Sanjay was looking at property ad in newspaper and tells his friend Vijay that property has become so expensive. A plot is costing Rs 50 lakh, how can people like him invest in it.
Vijay told him that no doubt property is becoming expensive but from investment point of view he should not feel disheartened.
Is there some way out, asked Sanjay. Vijay told that he can invest in real estate investment trust or REIT starting at just Rs 100. Sanjay was surprised. How can you invest with such a small amount, he asked Vijay.

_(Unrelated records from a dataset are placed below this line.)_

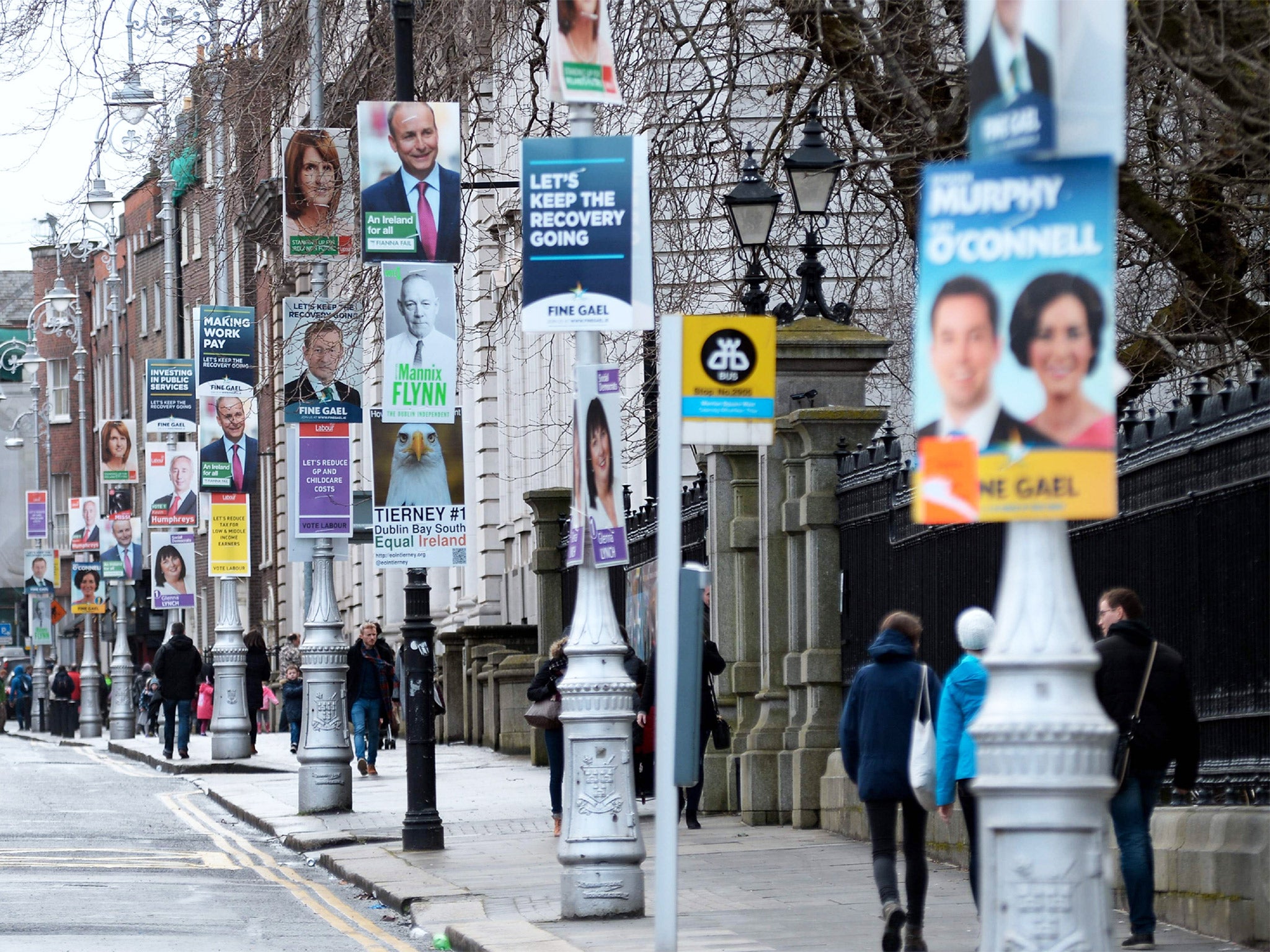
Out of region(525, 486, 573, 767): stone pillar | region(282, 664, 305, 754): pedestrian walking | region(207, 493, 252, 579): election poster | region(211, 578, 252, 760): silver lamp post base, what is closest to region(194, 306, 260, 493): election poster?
region(207, 493, 252, 579): election poster

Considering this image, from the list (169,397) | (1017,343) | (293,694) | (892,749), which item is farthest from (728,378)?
(169,397)

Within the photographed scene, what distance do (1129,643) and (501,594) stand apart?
24267 mm

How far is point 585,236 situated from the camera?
12.2 metres

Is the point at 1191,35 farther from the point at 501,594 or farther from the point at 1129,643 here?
the point at 501,594

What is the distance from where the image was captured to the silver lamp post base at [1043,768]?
6.01 metres

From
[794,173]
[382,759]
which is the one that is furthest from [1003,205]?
[382,759]

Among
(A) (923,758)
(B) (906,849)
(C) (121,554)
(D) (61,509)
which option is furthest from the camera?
(D) (61,509)

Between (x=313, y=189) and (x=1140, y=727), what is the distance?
11.8 metres

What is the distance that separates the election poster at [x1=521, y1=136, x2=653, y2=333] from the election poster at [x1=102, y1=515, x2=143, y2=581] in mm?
33148

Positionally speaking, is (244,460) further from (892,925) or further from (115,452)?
(892,925)

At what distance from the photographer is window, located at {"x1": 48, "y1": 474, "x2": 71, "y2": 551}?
8888 cm

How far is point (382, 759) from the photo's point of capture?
3097 cm

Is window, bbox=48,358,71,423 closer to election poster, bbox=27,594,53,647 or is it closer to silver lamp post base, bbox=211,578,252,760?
election poster, bbox=27,594,53,647

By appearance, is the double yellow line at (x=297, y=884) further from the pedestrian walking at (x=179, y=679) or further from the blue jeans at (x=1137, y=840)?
the pedestrian walking at (x=179, y=679)
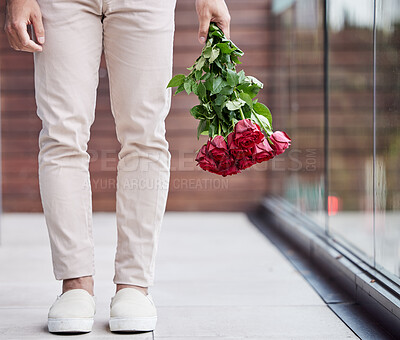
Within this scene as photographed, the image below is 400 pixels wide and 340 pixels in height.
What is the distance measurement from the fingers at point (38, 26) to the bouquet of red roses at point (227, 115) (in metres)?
0.28

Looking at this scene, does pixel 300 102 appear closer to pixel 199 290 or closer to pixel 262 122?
pixel 199 290

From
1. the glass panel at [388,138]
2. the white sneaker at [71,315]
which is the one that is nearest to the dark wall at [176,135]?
the glass panel at [388,138]

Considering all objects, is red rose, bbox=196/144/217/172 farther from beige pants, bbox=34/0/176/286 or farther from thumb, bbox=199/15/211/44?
thumb, bbox=199/15/211/44

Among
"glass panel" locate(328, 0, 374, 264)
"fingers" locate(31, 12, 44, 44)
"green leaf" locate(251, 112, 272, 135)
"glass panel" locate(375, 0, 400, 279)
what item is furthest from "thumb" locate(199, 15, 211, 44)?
"glass panel" locate(328, 0, 374, 264)

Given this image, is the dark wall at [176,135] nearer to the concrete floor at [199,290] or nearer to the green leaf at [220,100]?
the concrete floor at [199,290]

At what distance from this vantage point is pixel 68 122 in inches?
51.4

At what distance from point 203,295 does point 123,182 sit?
461 millimetres

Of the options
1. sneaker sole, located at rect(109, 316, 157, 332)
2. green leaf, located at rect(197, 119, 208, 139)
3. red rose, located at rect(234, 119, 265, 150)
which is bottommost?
sneaker sole, located at rect(109, 316, 157, 332)

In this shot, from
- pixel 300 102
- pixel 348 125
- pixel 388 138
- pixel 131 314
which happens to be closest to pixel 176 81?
pixel 131 314

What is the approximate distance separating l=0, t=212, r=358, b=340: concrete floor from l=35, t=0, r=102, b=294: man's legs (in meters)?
0.18

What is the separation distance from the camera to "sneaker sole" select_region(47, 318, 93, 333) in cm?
128

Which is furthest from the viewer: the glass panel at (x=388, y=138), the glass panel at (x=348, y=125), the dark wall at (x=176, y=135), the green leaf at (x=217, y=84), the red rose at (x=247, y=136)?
the dark wall at (x=176, y=135)

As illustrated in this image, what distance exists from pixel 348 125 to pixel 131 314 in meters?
1.93

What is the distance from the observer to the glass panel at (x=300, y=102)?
2461 millimetres
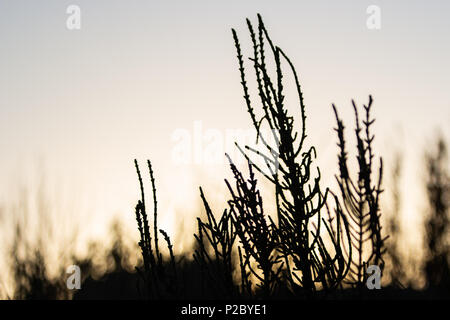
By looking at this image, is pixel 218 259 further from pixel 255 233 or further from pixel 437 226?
pixel 437 226

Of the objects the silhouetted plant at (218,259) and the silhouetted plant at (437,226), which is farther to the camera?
the silhouetted plant at (437,226)

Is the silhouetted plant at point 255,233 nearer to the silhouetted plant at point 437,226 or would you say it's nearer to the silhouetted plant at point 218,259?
the silhouetted plant at point 218,259

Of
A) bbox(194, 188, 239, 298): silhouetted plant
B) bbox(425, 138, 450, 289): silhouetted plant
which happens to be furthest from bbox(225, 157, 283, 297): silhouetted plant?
bbox(425, 138, 450, 289): silhouetted plant

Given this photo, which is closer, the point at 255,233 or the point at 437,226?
the point at 255,233

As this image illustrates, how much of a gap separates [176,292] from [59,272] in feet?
53.6

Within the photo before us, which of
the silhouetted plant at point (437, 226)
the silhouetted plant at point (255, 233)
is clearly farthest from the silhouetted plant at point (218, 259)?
the silhouetted plant at point (437, 226)

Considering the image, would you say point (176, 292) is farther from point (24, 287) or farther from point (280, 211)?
point (24, 287)

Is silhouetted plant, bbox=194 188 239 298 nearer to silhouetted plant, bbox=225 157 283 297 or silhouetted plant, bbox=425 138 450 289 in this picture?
silhouetted plant, bbox=225 157 283 297

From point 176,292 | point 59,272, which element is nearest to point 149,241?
point 176,292

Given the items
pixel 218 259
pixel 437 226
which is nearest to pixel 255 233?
pixel 218 259

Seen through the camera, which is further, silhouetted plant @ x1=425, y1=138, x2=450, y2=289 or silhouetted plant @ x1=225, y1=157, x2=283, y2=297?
silhouetted plant @ x1=425, y1=138, x2=450, y2=289

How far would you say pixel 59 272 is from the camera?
17.8m
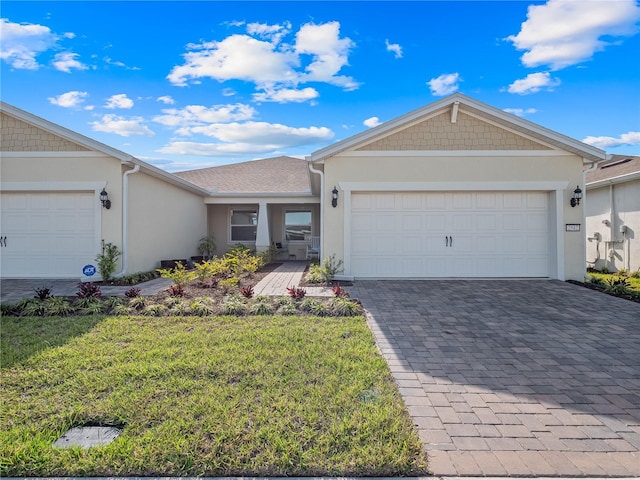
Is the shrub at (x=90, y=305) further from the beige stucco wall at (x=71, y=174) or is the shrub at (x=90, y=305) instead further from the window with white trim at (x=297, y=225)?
the window with white trim at (x=297, y=225)

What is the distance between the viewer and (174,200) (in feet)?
39.3

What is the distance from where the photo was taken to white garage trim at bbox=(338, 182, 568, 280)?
350 inches

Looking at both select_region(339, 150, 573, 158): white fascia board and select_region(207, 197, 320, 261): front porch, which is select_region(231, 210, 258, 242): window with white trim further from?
select_region(339, 150, 573, 158): white fascia board

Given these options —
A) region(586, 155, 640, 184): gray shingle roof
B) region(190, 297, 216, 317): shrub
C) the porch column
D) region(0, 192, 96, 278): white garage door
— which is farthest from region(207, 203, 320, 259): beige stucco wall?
Result: region(586, 155, 640, 184): gray shingle roof

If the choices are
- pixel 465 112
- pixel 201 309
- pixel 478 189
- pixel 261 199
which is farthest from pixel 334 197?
pixel 261 199

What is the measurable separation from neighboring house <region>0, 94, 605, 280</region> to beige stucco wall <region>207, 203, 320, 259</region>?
20.4 ft

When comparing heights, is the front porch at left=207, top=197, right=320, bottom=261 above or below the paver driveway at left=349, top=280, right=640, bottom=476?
above

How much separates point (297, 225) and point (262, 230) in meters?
2.42

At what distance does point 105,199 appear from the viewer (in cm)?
907

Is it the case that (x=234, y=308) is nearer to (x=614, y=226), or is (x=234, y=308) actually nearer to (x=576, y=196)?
(x=576, y=196)

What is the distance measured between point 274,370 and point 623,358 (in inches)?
161

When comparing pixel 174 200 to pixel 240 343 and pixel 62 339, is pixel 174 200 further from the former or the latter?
pixel 240 343

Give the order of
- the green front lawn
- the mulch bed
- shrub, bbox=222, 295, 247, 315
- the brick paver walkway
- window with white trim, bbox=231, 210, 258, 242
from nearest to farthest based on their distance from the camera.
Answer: the green front lawn, shrub, bbox=222, 295, 247, 315, the mulch bed, the brick paver walkway, window with white trim, bbox=231, 210, 258, 242

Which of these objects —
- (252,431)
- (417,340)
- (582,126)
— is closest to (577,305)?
(417,340)
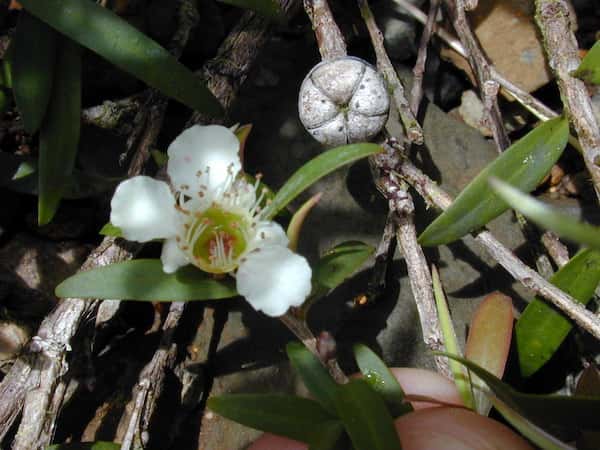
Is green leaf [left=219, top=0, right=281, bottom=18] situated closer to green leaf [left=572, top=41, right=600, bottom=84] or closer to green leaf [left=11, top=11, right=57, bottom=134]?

In real estate, people usually invest by purchasing plots, flats, or commercial properties. However, due to the increasing cost of properties, common individuals often find it challenging to invest in them. For the common populace, there are two ways to ride the wave of growth in real estate – the first being Real Estate Mutual Funds and the second being Real Estate Investment Trusts, known as REITs.
First and foremost, understand what Mutual Funds or Real Estate Mutual Funds are. Mutual funds gather money from various types of investors to create a pool and then invest it in shares, bonds, or other assets. Similarly, Real Estate Mutual Funds invest money in real estate company shares, bonds, or other assets like REITs. In mutual funds, one can invest through Systematic Investment Plans (SIP) with as little as 100 or 500 rupees.
What are REITs?
Real Estate Investment Trusts (REITs) also gather small amounts from investors, much like mutual funds. However, they invest in commercial buildings, malls, or hotels. By purchasing their units, you can benefit from investing in commercial properties with a relatively small investment. According to SEBI regulations, during an initial public offering (IPO), you can invest as little as 10,000 to 15,000 rupees in a REIT. But later on, you can buy the units or shares of a REIT at market prices, which could be around 300-400 rupees.
According to regulations, REITs are required to distribute 90% of their earnings as dividends to investors. This allows you to have a sense of assured earnings. Moreover, they should possess assets generating 80% of their income through rent.
Now let’s understand the differences between Mutual Funds and REITs. The primary difference between these two lies in the types of assets they invest in. They invest in different types of assets. For instance, REITs exclusively invest in commercial properties, while Mutual Funds invest in various types of assets. In other words, Mutual Funds are more diversified. Over the long term, the risks in Mutual Funds tend to decrease, whereas in REITs, there is no such guarantee.
Investing in REITs can be done only through demat accounts via stock exchanges. On the other hand, investing in Mutual Funds can be done through both offline and online methods. Mutual Funds benefit from compounding, resulting in higher returns over a longer period. However, this advantage is not as prominent in REITs. Like Mutual Funds, REITs are also regulated by SEBI, ensuring greater transparency and strict disclosure requirements.
How’s the performance?
If we look at the returns over the past five years, both Real Estate Mutual Funds and REITs have not shown remarkable performance. In many cases, there have been negative returns. This might be attributed to the downturn of the real estate sector during the COVID-19 period. Therefore, if you intend to benefit from investing in a real estate fund or REIT, it’s important to note that you would need to invest for a considerable period of time.
Currently, in India, both Real Estate Mutual Funds and REITs are relatively scarce. Some funds even invest in international properties.
In conclusion, it can be said that both Real Estate Mutual Funds and REITs have their place in diversifying exposure to real estate. Just as professional management has come into play in equity investments through mutual funds, similarly, REITs also bring professional management to the real estate sector. However, the benefits from both of these options are realized over an extended period of time. There is a significant amount of risk involved due to the volatility in these investments. Therefore, only invest if you are willing to take such risks and can commit to a long-term investment horizon.